Reading passage:
Addendum: As an example that a functional constructed using a Hamel Basis for its definition and which is not continuous, let us consider an infinite dimensional Banach space $X$ having a Hamel Basis $\mathbb{H}$. Let us consider the family of projections $\pi_h:X\to\mathbb{R}$ where $h\in \mathbb{H}$. For fixed $h_0$ these are defined for any $x$ which will be represented as unique finite sum $x=\sum_{h\in\mathbb{H}}\alpha_hh$ with appropriate $\alpha_h\in\mathbb{R}$ as $\pi_{h_0}(x)= \alpha_{h_0}$. Then there is at least one $\pi_{h}$ which is not continous.

Records supplied:
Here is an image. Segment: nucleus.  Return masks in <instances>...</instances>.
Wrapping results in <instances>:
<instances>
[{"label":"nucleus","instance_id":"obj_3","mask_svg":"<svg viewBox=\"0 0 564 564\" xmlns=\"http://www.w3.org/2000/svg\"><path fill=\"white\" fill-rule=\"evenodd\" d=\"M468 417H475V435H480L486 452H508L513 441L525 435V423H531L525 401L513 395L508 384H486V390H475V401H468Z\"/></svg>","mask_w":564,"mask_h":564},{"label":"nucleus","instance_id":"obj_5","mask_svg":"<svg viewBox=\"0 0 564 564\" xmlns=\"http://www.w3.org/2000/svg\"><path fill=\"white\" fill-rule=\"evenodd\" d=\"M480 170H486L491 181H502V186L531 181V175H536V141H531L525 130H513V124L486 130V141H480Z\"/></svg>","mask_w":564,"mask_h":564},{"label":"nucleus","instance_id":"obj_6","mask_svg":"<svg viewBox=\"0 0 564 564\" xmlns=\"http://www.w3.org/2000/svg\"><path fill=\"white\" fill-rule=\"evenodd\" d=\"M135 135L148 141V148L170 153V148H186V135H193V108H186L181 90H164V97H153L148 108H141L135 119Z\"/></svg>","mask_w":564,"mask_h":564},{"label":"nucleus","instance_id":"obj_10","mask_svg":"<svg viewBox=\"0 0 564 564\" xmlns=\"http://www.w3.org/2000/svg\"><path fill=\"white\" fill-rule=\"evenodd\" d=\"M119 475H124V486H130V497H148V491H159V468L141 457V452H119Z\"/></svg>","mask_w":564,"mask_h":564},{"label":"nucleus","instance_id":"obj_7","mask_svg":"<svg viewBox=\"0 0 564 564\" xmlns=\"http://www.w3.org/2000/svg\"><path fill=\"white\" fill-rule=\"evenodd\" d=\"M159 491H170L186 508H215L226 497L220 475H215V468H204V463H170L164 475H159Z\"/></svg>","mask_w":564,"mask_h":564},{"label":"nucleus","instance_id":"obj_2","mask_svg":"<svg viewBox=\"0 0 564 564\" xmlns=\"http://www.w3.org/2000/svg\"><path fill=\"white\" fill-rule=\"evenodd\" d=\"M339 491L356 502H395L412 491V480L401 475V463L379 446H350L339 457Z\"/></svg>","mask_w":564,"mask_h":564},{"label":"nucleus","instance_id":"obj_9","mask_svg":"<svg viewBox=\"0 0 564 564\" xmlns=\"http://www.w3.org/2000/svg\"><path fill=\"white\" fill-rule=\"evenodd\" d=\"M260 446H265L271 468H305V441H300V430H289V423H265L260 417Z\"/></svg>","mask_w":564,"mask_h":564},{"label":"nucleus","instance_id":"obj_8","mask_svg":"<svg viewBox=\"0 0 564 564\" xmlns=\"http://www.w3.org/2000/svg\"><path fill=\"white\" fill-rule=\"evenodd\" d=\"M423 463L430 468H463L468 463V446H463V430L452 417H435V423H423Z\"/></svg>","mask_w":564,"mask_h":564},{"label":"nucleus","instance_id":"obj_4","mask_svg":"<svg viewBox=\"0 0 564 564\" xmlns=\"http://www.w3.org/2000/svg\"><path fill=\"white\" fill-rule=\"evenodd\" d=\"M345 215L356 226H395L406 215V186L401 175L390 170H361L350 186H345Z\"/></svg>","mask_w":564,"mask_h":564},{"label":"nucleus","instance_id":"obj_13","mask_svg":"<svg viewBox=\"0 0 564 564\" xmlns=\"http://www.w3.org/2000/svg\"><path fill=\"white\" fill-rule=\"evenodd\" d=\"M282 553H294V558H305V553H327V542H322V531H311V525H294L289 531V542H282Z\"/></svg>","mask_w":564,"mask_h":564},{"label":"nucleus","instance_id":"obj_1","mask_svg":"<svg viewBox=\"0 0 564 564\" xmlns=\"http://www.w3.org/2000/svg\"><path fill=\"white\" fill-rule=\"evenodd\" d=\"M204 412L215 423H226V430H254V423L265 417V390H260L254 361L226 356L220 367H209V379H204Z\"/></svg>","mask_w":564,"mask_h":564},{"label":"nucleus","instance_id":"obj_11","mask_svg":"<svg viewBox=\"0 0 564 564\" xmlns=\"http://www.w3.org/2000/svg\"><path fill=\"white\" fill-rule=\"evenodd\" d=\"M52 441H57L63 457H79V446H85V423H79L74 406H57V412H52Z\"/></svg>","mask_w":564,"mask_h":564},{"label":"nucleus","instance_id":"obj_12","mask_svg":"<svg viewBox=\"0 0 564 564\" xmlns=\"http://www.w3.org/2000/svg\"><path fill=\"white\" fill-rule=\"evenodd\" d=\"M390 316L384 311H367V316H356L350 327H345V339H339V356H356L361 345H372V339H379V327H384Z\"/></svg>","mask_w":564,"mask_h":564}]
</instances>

List of tasks:
(1) Retype the part of the addendum on Hamel basis projections starting with "Addendum: As an" and going on through "is not continous.".
(2) Decide whether each statement agrees with the addendum on Hamel basis projections. Answer yes or no, and quote the words from the addendum that settle it.
(a) The Banach space $X$ in the example is finite dimensional.
(b) Each $x$ is represented as a unique finite sum.
(c) The projections $\pi_h$ map $X$ into the real numbers.
(3) In the addendum on Hamel basis projections, what value does $\pi_{h_0}$ assign to $x$?

Results for each task:
(1)
Addendum: As an example that a functional constructed using a Hamel Basis for its definition and which is not continuous, let us consider an infinite dimensional Banach space $X$ having a Hamel Basis $\mathbb{H}$. Let us consider the family of projections $\pi_h:X\to\mathbb{R}$ where $h\in \mathbb{H}$. For fixed $h_0$ these are defined for any $x$ which will be represented as unique finite sum $x=\sum_{h\in\mathbb{H}}\alpha_hh$ with appropriate $\alpha_h\in\mathbb{R}$ as $\pi_{h_0}(x)= \alpha_{h_0}$. Then there is at least one $\pi_{h}$ which is not continous.

(2)
(a) No: "an infinite dimensional Banach space $X$"
(b) Yes: "represented as unique finite sum"
(c) Yes: "$\pi_h:X\to\mathbb{R}$"

(3) $\pi_{h_0}(x)= \alpha_{h_0}$